Novik uses the setting to make some clever social commentary. The reaction to women serving in the Aerial Corps' (Longwings will only accept female handlers) has created discomfort for polite society throughout the series, but when Laurence learns that Catherine Harcourt, Lily's handler, is pregnant with Riley's child, his sensibility and her pragmatism find no common ground. Slave trading and civil rights inform much of the novel, as Temeraire, having seen dragons' exalted position in Chinese society, finds their treatment as beasts of burden in England unacceptable, and Laurence, paired with William Wilberforce, sees an opportunity to bring attention to dragon rights by lending his voice to the abolitionist movement.
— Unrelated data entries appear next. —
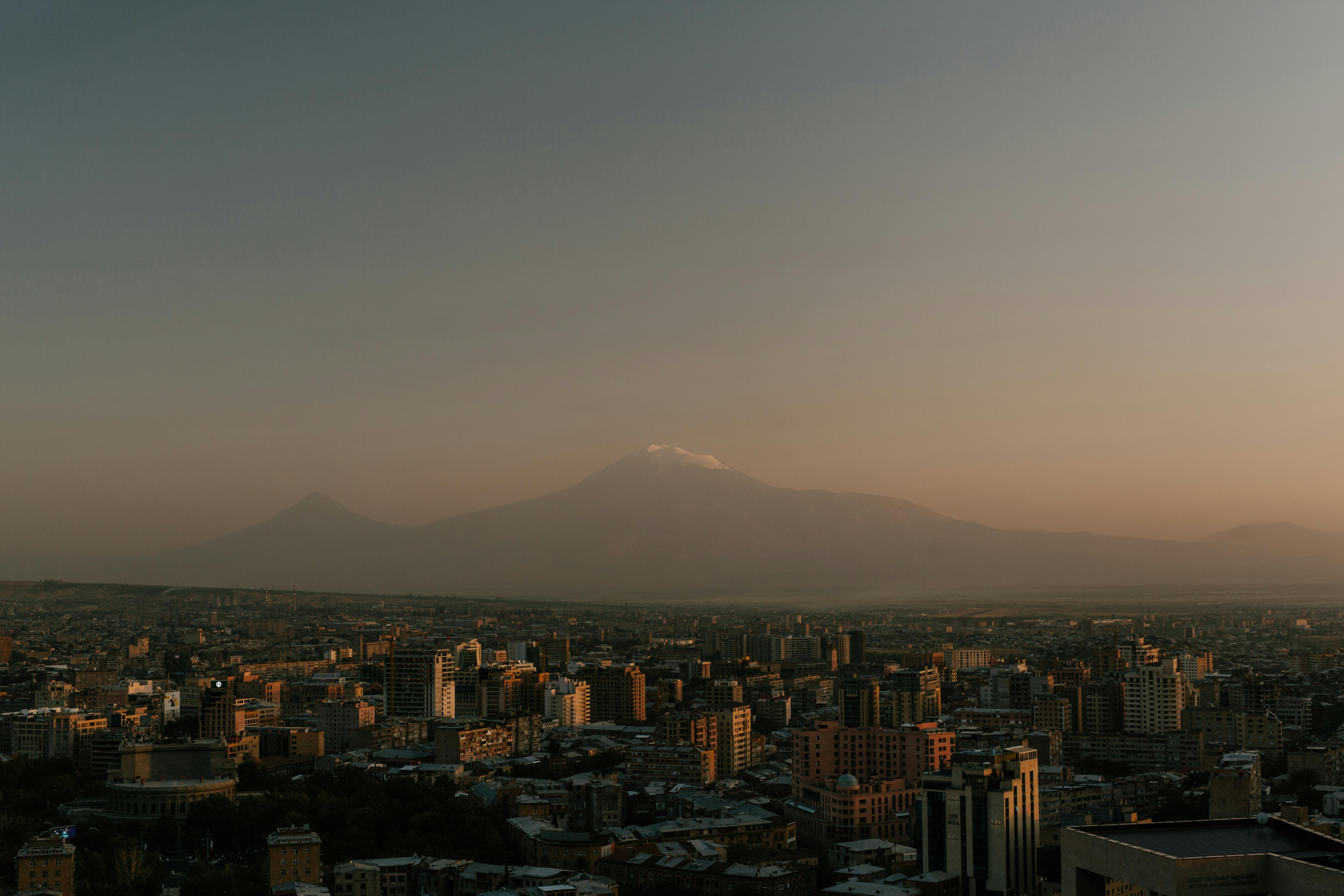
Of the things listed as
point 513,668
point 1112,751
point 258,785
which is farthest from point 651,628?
point 258,785

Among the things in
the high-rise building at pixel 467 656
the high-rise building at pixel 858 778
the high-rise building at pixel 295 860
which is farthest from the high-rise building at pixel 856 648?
the high-rise building at pixel 295 860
Laurence invites a freed slave turned missionary on his voyage to Africa, creating tension bordering on open hostility, save for their proper Victorian manners, between Laurence and Riley, whose family owes much of its fortune to the slave trade.

This novel moves at a slower pace than the first three, and depends on the reader's emotional investment in the well-being of Maximus, Lily, and the other dragons to keep the pages turning. Any reader who has read this deep into the series will have that investment and then some. And having seen the effects of the dragon's illness and followed the quest for the cure, discovering Britain's plans to thin Napoleon's aerial superiority and the decision this forces on Temeraire and Laurence will leave the reader cheerfully impatient for Novik's next novel.